Page text:
%%

On Tuesday June 8th, the Content Delivery Network Fastly experienced an outage that made large swaths of the web unavailable for nearly an hour. To focus on the positive, this outage can serve as a wakeup call for Observability teams, because it shows how much modern sites depend on resources beyond their immediate control, and how hard it is to "observe" these kinds of issues with an incomplete Observability mindset. In this blog post, I will talk about the Fastly outage, examine how traditional monitoring technologies would have responded to that outage, and show how adopting Digital Experience Monitoring inside your Observability practice is crucial to detecting and responding to these types of issues.
Inside a CDN Outage
Fastly is a Content Delivery Network (CDN). While today’s CDNs serve many different functions, their primary job is to cache copies of a website's content or resources in data centers around the world, so that this data is geographically closer to a website's visitors when they request it, thus reducing the latency and improving performance. CDNs do this by sitting "in front" of a website or API. For example, when someone accesses splunk.com, the requests for this site’s images, CSS, fonts, and perhaps even its HTML markup are all served by the CDN instead of by the origin server.

%%

Written instruction 1:
Could you extract the lines in the entries below from the line with "Within what is" to the line with "112 centimetres" and reproduce them unchanged?

Items listed in a dataset:
%%

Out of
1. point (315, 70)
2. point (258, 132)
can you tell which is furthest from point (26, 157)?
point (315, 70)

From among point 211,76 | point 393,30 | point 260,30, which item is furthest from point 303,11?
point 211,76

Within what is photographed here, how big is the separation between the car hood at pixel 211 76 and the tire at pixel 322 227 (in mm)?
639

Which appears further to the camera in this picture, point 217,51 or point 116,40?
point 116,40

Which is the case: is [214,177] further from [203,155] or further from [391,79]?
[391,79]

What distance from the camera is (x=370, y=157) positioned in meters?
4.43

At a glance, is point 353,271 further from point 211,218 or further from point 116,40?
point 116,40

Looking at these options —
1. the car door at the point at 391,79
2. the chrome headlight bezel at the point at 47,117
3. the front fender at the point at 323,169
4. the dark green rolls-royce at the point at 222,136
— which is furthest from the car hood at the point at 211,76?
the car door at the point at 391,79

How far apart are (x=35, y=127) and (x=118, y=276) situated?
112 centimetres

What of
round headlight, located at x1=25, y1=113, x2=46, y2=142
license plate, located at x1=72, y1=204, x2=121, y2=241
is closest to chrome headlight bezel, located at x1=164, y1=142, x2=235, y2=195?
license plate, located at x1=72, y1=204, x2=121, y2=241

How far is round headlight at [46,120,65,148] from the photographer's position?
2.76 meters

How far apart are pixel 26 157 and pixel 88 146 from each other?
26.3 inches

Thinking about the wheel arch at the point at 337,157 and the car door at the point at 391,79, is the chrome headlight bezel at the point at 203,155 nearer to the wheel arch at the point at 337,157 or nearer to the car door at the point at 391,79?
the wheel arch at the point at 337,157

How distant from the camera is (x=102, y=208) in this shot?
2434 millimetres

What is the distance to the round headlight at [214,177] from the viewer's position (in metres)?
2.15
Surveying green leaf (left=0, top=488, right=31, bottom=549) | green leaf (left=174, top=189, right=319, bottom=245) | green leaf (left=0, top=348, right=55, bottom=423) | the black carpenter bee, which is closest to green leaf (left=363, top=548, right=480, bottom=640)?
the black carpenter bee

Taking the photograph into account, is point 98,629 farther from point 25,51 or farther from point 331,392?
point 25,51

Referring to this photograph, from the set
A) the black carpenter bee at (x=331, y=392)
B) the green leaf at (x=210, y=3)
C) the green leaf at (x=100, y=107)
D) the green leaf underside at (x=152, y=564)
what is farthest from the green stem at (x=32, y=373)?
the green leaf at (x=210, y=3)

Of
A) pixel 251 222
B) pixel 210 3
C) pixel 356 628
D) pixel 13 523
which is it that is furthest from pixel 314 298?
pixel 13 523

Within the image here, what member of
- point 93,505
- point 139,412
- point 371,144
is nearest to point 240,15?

%%

Written instruction 2:
Can you copy the Fastly outage text above, word for word, from "On Tuesday June" to "types of issues."?

Correct output 1:
Within what is photographed here, how big is the separation between the car hood at pixel 211 76 and the tire at pixel 322 227 (in mm)?
639

Which appears further to the camera in this picture, point 217,51 or point 116,40?
point 116,40

Which is the case: is [214,177] further from [203,155] or further from [391,79]?
[391,79]

What distance from the camera is (x=370, y=157) positioned in meters?
4.43

At a glance, is point 353,271 further from point 211,218 or further from point 116,40?
point 116,40

Looking at these options —
1. the car door at the point at 391,79
2. the chrome headlight bezel at the point at 47,117
3. the front fender at the point at 323,169
4. the dark green rolls-royce at the point at 222,136
— which is furthest from the car hood at the point at 211,76?
the car door at the point at 391,79

How far apart are (x=35, y=127) and (x=118, y=276) situated?
112 centimetres

Correct output 2:
On Tuesday June 8th, the Content Delivery Network Fastly experienced an outage that made large swaths of the web unavailable for nearly an hour. To focus on the positive, this outage can serve as a wakeup call for Observability teams, because it shows how much modern sites depend on resources beyond their immediate control, and how hard it is to "observe" these kinds of issues with an incomplete Observability mindset. In this blog post, I will talk about the Fastly outage, examine how traditional monitoring technologies would have responded to that outage, and show how adopting Digital Experience Monitoring inside your Observability practice is crucial to detecting and responding to these types of issues.